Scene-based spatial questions

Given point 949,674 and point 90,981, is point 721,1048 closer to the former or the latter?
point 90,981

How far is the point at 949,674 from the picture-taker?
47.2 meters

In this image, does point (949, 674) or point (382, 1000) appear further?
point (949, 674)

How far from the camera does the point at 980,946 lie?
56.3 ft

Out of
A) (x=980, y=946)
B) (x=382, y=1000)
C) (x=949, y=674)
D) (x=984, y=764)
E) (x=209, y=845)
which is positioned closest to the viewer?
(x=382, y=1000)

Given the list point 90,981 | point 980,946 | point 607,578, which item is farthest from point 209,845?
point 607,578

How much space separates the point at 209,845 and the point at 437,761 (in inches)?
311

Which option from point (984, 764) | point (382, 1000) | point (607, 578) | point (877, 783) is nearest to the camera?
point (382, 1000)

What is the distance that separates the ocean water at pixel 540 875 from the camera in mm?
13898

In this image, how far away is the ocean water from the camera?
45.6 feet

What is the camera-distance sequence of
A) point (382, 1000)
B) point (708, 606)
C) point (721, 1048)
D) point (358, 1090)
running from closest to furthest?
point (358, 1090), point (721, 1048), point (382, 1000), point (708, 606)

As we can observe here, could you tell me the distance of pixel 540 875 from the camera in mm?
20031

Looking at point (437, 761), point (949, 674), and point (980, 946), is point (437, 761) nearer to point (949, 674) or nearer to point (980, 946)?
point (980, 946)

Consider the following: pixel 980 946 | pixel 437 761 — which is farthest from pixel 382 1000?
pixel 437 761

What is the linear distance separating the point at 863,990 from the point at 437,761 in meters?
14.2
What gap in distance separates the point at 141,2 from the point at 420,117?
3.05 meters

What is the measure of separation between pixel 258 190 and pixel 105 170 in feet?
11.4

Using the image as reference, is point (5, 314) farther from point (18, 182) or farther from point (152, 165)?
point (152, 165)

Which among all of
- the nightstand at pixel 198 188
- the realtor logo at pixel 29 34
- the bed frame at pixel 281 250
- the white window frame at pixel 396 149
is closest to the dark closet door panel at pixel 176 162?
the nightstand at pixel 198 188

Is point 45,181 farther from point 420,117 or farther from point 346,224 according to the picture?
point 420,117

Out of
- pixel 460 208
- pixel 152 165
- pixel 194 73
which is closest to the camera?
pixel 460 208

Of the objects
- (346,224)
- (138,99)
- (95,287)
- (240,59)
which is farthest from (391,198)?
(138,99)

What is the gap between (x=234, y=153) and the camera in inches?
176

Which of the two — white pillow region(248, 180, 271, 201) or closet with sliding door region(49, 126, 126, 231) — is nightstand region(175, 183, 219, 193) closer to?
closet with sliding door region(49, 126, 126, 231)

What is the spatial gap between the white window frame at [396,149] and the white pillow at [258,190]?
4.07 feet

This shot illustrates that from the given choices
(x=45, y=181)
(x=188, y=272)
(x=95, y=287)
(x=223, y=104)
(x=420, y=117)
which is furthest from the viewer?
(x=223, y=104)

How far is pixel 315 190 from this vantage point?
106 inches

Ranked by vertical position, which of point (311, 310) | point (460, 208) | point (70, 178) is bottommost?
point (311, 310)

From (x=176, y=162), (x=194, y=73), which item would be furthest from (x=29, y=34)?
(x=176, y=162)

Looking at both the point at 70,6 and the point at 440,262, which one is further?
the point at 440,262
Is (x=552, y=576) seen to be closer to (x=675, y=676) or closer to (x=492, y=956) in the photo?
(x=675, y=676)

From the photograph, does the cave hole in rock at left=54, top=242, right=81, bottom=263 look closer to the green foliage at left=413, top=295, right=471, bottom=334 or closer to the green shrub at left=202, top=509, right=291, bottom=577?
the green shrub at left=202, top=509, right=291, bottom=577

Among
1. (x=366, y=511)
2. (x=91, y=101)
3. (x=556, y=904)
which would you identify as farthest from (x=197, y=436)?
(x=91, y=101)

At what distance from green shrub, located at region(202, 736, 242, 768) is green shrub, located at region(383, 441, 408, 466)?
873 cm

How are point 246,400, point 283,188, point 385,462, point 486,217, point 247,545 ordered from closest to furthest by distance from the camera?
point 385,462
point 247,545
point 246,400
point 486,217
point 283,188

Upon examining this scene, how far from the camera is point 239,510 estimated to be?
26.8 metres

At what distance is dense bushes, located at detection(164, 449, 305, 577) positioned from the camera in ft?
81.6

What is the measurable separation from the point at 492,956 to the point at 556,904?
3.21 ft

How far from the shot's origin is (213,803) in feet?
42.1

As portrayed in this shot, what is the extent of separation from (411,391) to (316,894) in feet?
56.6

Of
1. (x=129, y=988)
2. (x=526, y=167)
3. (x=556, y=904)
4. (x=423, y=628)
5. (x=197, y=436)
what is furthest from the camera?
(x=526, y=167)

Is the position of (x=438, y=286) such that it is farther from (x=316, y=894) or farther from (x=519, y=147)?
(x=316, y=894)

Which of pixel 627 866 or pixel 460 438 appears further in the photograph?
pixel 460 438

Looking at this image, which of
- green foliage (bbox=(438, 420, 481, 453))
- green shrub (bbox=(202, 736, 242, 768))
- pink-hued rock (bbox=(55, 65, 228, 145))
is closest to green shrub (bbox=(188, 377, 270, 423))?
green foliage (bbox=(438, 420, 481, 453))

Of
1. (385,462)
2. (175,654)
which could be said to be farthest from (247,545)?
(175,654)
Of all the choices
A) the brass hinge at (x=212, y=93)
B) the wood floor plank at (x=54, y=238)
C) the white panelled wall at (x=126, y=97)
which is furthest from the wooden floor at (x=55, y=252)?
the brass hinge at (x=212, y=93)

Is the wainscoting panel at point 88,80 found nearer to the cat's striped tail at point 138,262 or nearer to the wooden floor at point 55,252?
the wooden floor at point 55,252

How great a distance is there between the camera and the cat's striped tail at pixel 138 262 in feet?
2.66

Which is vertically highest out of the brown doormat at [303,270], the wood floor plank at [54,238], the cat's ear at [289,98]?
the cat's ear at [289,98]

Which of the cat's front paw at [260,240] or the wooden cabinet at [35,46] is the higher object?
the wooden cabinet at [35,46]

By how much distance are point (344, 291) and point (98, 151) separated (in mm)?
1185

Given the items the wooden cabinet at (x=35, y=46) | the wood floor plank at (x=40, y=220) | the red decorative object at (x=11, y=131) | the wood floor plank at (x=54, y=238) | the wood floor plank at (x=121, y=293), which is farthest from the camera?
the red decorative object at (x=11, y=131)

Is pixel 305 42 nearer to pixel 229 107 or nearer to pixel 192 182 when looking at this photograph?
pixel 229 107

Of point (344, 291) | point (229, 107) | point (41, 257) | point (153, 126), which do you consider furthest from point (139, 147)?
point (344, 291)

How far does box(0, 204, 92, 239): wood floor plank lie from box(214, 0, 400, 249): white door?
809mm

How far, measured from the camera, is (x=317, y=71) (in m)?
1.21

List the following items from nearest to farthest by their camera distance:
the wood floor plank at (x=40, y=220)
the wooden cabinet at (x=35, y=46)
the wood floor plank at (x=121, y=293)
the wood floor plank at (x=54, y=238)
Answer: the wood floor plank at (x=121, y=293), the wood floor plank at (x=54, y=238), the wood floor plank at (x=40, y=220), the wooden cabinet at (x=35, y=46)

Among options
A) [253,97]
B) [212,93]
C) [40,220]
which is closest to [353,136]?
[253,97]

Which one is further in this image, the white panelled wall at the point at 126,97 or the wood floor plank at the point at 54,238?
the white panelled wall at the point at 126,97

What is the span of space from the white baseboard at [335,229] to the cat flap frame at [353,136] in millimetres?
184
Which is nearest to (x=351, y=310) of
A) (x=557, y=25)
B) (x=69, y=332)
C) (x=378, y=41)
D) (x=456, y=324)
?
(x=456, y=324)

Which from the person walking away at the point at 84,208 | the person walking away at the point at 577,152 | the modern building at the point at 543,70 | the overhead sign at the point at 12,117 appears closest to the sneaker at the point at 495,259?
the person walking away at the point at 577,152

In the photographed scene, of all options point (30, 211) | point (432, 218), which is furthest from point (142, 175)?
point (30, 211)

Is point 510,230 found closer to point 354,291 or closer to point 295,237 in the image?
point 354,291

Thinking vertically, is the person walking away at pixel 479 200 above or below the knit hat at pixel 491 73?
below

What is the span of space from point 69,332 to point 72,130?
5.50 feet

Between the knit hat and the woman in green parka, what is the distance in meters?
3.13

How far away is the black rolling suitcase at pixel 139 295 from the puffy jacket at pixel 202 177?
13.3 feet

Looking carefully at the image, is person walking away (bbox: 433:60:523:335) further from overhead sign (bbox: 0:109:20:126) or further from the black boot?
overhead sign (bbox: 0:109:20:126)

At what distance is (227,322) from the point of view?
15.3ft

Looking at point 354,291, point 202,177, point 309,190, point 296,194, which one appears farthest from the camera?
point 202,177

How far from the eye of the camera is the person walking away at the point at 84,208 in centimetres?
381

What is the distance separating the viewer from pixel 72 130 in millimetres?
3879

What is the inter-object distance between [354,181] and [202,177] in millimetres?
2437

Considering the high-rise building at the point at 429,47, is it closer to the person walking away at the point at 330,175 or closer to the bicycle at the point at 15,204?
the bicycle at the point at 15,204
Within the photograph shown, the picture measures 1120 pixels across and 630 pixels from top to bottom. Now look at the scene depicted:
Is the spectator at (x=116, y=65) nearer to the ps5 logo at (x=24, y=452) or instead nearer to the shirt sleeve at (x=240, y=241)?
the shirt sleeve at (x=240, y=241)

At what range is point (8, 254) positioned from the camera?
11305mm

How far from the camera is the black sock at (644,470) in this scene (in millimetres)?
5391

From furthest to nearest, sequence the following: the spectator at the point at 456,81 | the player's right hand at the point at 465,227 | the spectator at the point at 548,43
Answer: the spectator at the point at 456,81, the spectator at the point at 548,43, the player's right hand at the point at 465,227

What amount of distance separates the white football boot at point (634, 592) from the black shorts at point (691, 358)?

- To do
Take the lines from the one containing "Considering the high-rise" to the last line of the material above and write them out exactly.

- Answer to the task
Considering the high-rise building at the point at 429,47, is it closer to the person walking away at the point at 330,175 or closer to the bicycle at the point at 15,204?
the bicycle at the point at 15,204
Within the photograph shown, the picture measures 1120 pixels across and 630 pixels from top to bottom. Now look at the scene depicted:
Is the spectator at (x=116, y=65) nearer to the ps5 logo at (x=24, y=452) or instead nearer to the shirt sleeve at (x=240, y=241)?
the shirt sleeve at (x=240, y=241)

At what range is point (8, 254) positioned from the camera?
11305mm

How far from the camera is the black sock at (644,470) in this scene (in millimetres)?
5391

From furthest to nearest, sequence the following: the spectator at the point at 456,81 | the player's right hand at the point at 465,227 | the spectator at the point at 548,43
Answer: the spectator at the point at 456,81, the spectator at the point at 548,43, the player's right hand at the point at 465,227

What amount of distance separates the white football boot at point (634, 592) from the black shorts at point (691, 358)?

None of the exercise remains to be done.